Comparative effects of inhibition of PI3K pathway components and in vivo efficacy of selumetinib+AZD8055. (A) Basal OCR levels in MEL624 (black bars) and WM3854 (white bars) cells after 24 h treatment with 0.25 μM selumetinib, 0.25 μM AZD8055, 0.1 μM Rapamycin, 1 μM of GDC0941, 1 μM BKM120 or 5 μM MK2206. Data is average of quadruplicates. (B) Western blotting following indicated treatments for 24 h. (C) Basal OCR in the MEL624 (black bars) and WM3854 (white bars) after siRNA-mediated knockdown of the indicated genes. OCR was determined 72 h after transfection with 20nM of siRNAs. Bars represent average of quadruplicates. (D) Cell viability in the MEL624 (gray bars) and WM3854 (black bars) following knockdown of PGC1α by siRNA with or without 0.25 μM selumetinib treatment. Selumetinib was added 24 h after siRNA transfection, cell viability was measured after 72 h with CTB. Data is average of triplicates. Asterisk indicates significant difference from siRisc+SEL by t-test (p<0.05). (E) The MEL624 and WM3854 cells were treated as in D, and the sub-G1 dead cell population was determined by FACS analysis (triplicates). (F) In vivo growth of MEL624 subcutaneous tumors treated with indicated inhibitors. Colored asterisks indicate significant difference (p<0.05) of a treatment from a different treatment represented by the respective line color. Western blot panel shows the levels of indicated proteins in tumor lysates on day 15.

Figure 6

OxPhos and PGC1α in acquired resistance to MAPK pathway inhibitors. (A) Basal OCR and ECAR levels in the parental A375, WM35 cell lines and their selumetinib-resistant clones (“-R1”, “-R2”) determined by Seahorse flux analysis.
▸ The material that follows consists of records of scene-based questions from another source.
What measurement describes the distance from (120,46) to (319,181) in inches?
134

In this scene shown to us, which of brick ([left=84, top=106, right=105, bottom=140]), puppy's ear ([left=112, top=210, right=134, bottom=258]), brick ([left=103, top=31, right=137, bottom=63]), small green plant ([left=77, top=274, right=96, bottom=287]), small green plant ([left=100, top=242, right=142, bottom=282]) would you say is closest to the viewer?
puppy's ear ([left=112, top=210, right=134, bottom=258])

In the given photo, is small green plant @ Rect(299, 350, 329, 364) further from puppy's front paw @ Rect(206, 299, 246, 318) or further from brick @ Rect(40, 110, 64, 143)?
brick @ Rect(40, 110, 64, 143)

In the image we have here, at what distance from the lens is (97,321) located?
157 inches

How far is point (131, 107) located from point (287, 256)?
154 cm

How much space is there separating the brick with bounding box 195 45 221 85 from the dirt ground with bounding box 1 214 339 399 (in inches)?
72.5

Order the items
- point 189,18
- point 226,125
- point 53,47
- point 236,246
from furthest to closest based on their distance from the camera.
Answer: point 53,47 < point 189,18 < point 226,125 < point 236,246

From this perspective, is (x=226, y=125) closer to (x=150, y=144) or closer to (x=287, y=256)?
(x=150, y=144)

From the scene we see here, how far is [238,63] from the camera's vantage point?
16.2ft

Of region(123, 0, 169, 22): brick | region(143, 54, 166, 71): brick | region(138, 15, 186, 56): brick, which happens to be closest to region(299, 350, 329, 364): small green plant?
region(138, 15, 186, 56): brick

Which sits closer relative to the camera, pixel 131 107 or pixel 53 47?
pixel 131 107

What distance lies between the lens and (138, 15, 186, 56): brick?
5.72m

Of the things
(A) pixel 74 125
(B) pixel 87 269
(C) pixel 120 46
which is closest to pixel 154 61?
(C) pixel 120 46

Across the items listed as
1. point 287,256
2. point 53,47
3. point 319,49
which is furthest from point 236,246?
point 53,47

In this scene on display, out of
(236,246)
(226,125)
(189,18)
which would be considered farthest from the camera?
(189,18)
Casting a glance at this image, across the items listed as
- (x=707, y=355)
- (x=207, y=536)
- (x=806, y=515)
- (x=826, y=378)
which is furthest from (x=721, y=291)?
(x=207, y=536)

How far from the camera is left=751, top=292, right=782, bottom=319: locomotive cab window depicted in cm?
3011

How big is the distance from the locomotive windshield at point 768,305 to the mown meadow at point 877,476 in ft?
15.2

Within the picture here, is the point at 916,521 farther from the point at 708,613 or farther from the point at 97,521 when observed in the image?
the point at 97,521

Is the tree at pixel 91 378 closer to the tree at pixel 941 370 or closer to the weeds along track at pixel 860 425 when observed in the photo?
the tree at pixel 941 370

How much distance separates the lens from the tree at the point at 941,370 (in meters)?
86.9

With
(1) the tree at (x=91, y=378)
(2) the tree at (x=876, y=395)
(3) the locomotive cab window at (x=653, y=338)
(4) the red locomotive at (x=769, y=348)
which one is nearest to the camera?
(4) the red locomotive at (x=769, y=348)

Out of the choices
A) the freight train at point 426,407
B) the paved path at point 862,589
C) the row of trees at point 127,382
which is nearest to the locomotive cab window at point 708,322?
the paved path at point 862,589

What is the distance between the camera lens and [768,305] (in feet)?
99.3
Gray bars, OCR; Black bars, ECAR. Data is average of quadruplicates. (B) PGC1α and MITF mRNA levels in the A375 and WM35 cells and their resistant clones at 24 h following treatment with DMSO (mock), 0.25μM selumetinib, 0.25μM AZD8055, or selumetinib+AZD8055. qPCR was performed on triplicate samples, and GAPDH-normalized changes in mRNA levels in inhibitor treatments versus mocks were determined. (C) Sub-G1 dead cell populations of A375 and WM35 parental cells and their resistant clones following treatment with the indicated inhibitors for 72h. Data is average of triplicates. (D) Ratios of PGC1α and MITF gene expression at the time of disease progression versus pre-treatment in the MIA/WH patient cohort. Patients were treated with vemurafenib (*), dabrafenib (**), or dabrafenib+ trametinib (***). White bars, PGC1α; Black bars, MITF.